Height-dependent anomalies further complicate inversion accuracy. Variations in UAV altitude—even within the RTK’s specified tolerance—alter the magnitude and spatial distribution of the target’s magnetic signature. For instance, a vertical drift of 10 cm at a flight height of 1 m can induce a ~5–10% change in anomaly amplitude for a shallow dipole source. To address this, our workflow assumes a constant elevation plane during gridding, effectively averaging altitude-related variations. However, this approximation becomes less reliable in highly undulating terrains or for deeply buried targets, where altitude errors disproportionately amplify depth estimation uncertainties.
In addition, the LM-OBF algorithm utilizes the traditional LM method, which encounters specific issues concerning iteration speed and global convergence properties. When processing small datasets, the LM-OBF algorithm can reach the optimal solution within a relatively short number of iterations and time. However, with the increase in data volume, such as in the case of large-area data or under dense sampling conditions, the LM-OBF algorithm faces prolonged iteration times. This limitation constrains the application of the LM-OBF algorithm to the post-processing and identification stages of data, making it unsuitable for real-time parameter estimation scenarios involving magnetic dipole sources.

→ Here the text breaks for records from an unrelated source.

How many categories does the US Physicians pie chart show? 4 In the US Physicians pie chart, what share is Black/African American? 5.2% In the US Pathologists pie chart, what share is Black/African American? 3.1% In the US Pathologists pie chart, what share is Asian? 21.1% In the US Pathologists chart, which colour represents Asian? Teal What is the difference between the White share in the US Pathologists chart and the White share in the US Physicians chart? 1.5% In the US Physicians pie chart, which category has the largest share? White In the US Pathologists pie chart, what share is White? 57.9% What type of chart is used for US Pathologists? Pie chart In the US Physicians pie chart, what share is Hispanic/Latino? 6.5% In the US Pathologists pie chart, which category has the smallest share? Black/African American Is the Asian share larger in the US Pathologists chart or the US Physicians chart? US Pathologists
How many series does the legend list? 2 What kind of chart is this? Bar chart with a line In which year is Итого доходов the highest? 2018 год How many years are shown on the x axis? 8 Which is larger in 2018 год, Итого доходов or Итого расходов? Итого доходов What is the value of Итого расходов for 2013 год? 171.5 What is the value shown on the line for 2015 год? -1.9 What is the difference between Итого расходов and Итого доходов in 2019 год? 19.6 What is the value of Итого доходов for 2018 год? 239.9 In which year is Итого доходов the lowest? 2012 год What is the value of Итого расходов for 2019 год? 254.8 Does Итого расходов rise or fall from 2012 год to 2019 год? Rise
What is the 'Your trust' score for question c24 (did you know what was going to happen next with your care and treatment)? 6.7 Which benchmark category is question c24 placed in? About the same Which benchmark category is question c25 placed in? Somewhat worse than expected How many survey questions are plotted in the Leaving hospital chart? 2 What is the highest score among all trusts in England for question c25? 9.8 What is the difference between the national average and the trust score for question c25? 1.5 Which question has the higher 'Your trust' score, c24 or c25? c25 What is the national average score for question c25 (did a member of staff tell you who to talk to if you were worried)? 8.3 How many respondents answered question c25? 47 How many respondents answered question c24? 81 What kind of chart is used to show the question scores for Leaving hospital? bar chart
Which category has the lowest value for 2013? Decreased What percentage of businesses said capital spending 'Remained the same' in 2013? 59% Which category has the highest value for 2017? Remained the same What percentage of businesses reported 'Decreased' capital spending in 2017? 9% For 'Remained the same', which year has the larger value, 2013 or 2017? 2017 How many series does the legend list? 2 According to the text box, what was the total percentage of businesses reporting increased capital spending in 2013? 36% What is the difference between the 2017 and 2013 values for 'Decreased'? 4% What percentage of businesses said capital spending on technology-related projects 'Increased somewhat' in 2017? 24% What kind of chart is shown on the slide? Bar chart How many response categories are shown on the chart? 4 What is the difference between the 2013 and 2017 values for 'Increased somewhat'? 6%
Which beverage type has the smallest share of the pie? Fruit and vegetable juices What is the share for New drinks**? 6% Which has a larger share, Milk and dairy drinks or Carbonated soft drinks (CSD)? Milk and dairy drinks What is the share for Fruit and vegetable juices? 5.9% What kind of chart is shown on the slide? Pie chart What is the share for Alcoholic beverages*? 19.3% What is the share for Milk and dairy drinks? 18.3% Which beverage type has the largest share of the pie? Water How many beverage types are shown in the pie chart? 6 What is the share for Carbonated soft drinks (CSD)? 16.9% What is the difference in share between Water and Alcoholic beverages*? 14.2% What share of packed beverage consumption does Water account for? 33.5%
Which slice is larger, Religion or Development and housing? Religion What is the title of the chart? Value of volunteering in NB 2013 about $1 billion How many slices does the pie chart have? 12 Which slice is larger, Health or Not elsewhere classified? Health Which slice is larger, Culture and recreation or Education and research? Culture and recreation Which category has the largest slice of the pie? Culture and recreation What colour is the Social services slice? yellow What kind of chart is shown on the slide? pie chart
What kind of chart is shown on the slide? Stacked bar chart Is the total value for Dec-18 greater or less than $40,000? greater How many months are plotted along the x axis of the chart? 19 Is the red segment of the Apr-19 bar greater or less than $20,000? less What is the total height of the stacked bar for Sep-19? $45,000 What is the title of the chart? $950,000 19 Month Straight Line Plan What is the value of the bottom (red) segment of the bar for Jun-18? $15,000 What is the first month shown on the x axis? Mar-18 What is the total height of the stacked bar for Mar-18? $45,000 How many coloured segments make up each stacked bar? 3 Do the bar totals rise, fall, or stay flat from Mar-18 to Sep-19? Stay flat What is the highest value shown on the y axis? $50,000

In addition, the accuracy of magnetic anomaly data itself significantly influences the LM-OBF algorithm’s accuracy in estimating the parameters of magnetic dipole sources. For example, the data obtained during total field scalar measurements includes the superimposed anomalies of the geomagnetic background field and the target magnetic source. Accurately separating the target magnetic anomaly from the geomagnetic background anomaly, ensuring that the data contains only the magnetic anomalies generated by the target magnetic source, will profoundly affect parameter estimation accuracy under actual measurement conditions. This separation can lead to significant deviations between the actual and estimated values. Therefore, developing more accurate field separation strategies or investigating parameter estimation methods based on gradient and tensor data will hold greater practical significance in the future.